Population-Based Studies Of Genetic Variants Of Frzb With Osteoarthritis At Three Joint Sites: A Comprehensive Meta-Analysis

To address the ambiguities raised by inconsistent results among molecular genetic studies between the rs288326 (R200W) and rs7775 (R324G) variants of the FRZB gene and osteoarthritis (OA), we synthesized standardized data on hip, knee, and hand OA according to a common meta-analysis protocol. There were nine independent case-control studies that were candidates for performing an association analysis of the SNPs rs288326 and rs7775 in the FRZB locus of patients with OA at three joint sites. For SNP rs288326, the case and control sample sizes were 3,803 and 5,972 for hip OA, 2,305 and 2,514 for knee OA, and 2,761 and 1,463 for hand OA, respectively, and for SNP rs7775, the case and control sample sizes were 3,849 and 8,843 for hip OA, 2,315 and 2,506 for knee OA, and 2,796 and 1,456 for hand OA, respectively.
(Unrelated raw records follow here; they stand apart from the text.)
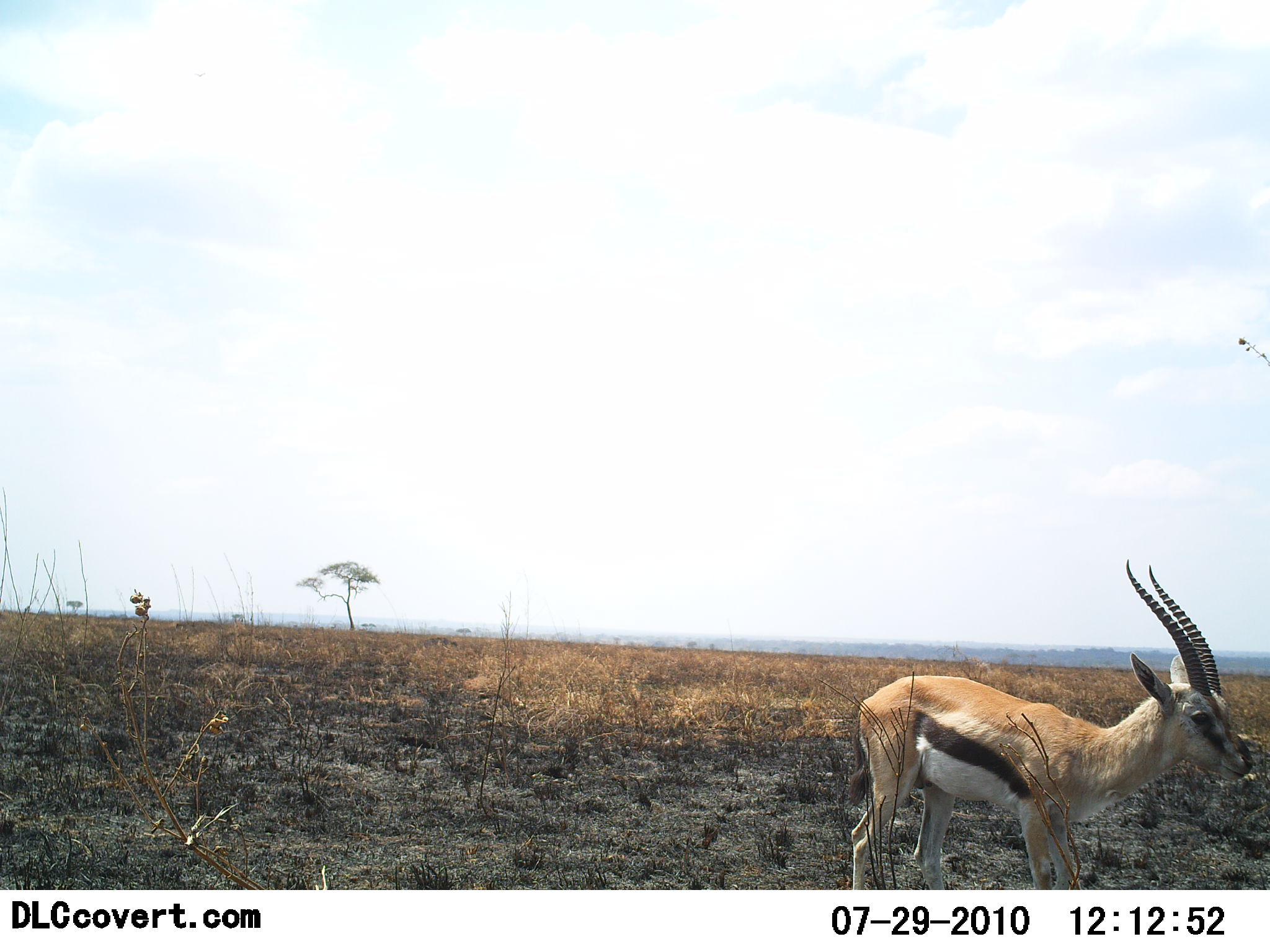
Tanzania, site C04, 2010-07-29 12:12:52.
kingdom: Animalia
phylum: Chordata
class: Mammalia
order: Artiodactyla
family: Bovidae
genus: Eudorcas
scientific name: Eudorcas thomsonii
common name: thomson's gazelle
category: gazellethomsons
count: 1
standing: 100%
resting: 0%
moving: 0%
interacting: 0%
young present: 0%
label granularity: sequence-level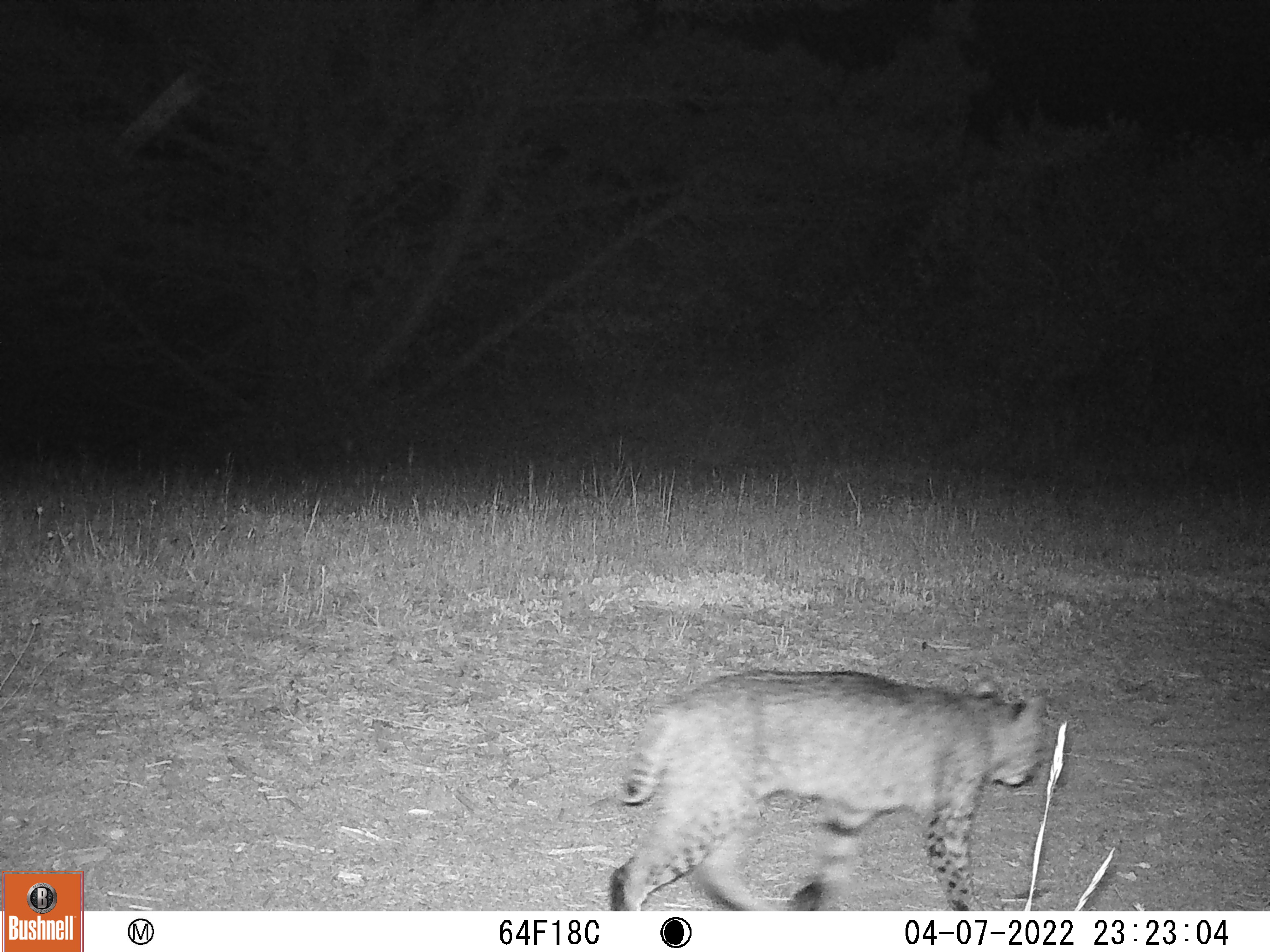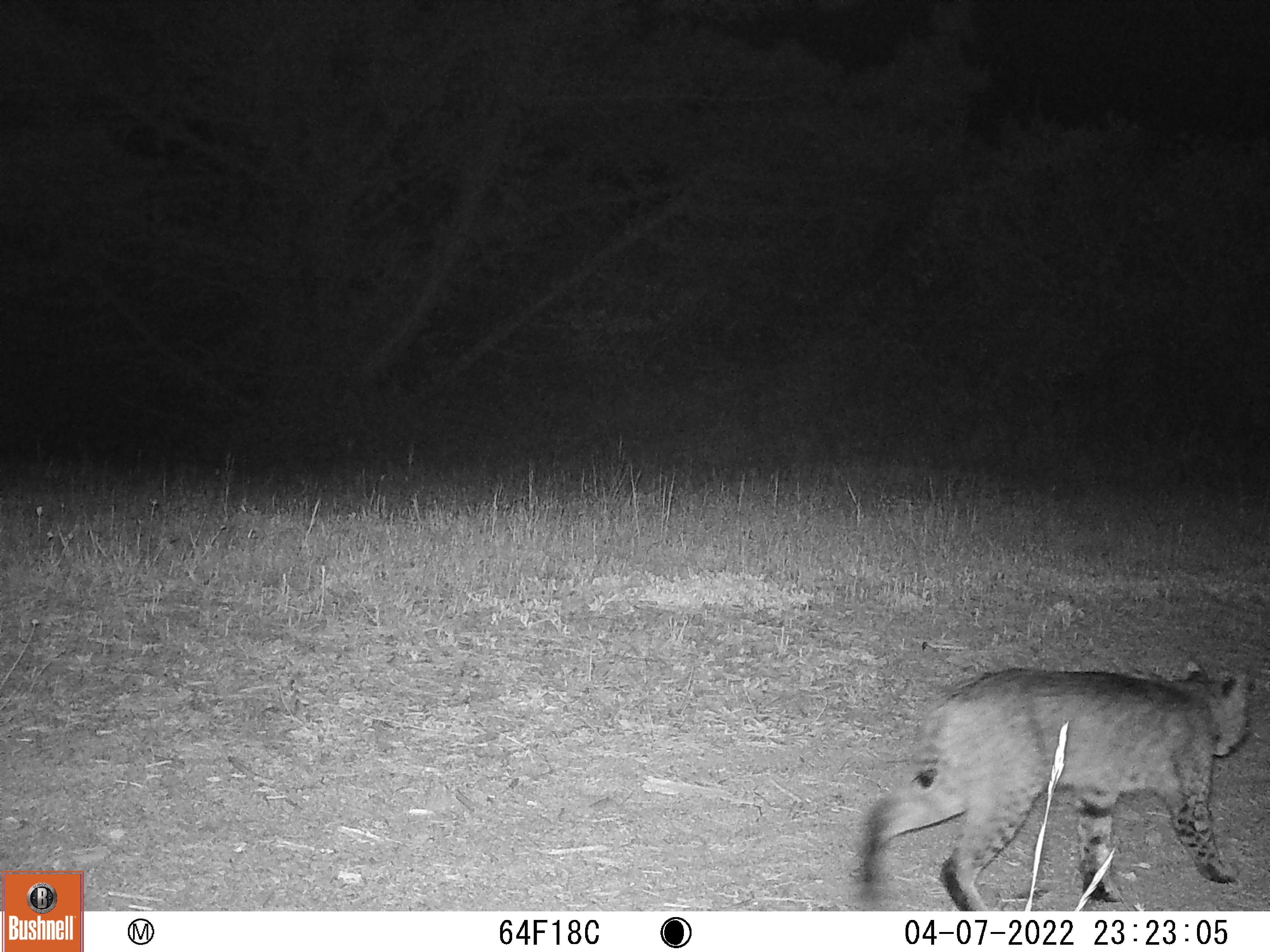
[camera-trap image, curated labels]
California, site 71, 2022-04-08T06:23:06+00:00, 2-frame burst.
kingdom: Animalia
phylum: Chordata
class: Mammalia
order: Carnivora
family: Felidae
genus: Lynx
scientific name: Lynx rufus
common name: bobcat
Bobcat (Lynx rufus).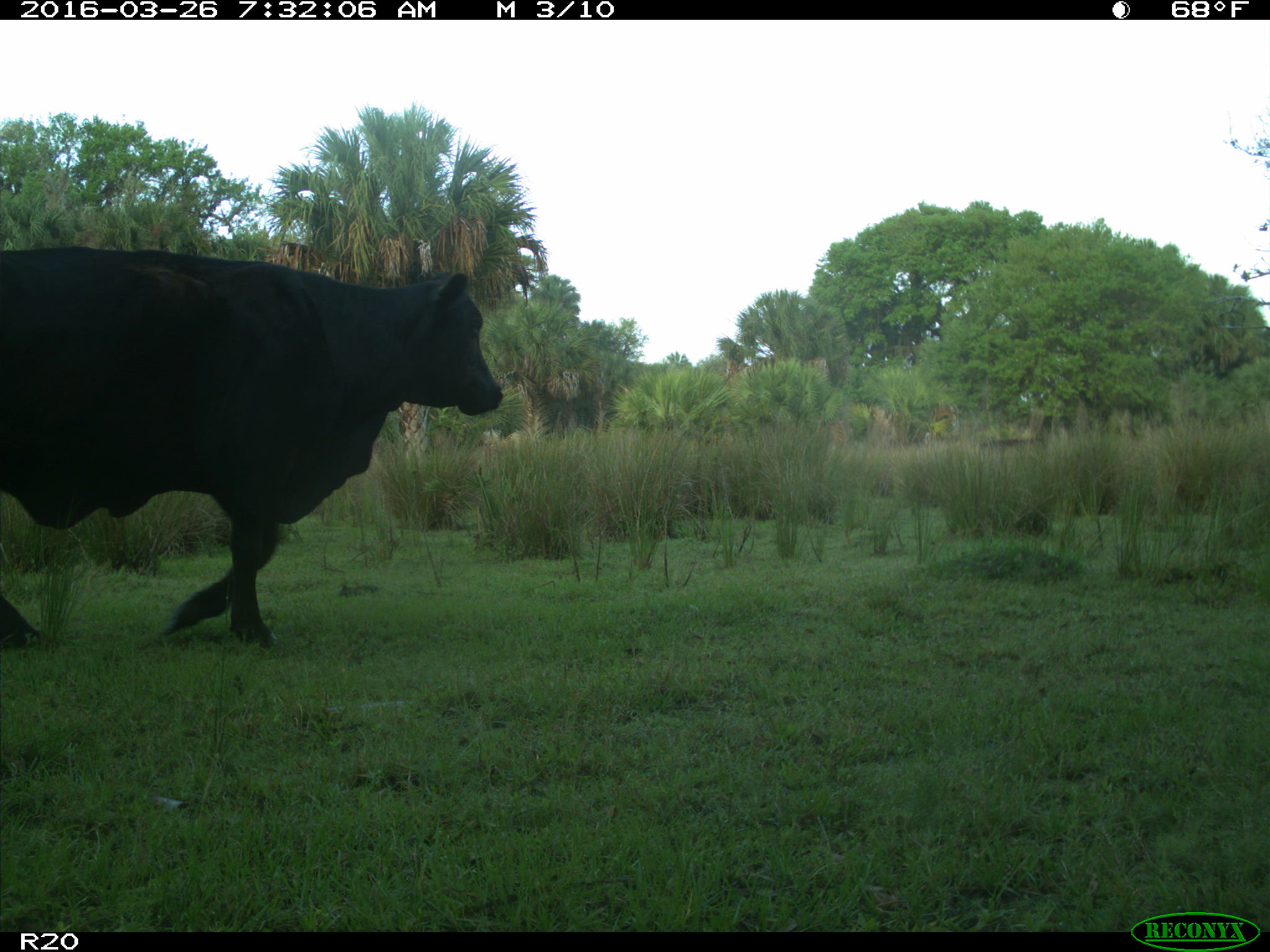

Using a fixed-effect model, the summary effect for the T-allele of rs288326 was statistically significant in females with knee OA between patients and controls (Subtotal OR=1.24, 95% CI=1.01-1.53, Z=2.02, P=0.04), and an association trend was revealed for this SNP in females with hip OA (Subtotal OR=1.12, 95% CI=0.99-1.28, Z=1.75, P=0.08). In summary, our study supports the hypothesis that FRZB may play a small but important role in the pathogenesis of OA in females, at least in females with hip OA or knee OA. Further gender-based studies are needed to elucidate the actual role of FRZB in the physiology of human bone and cartilage and in the pathogenesis of skeletal disorders.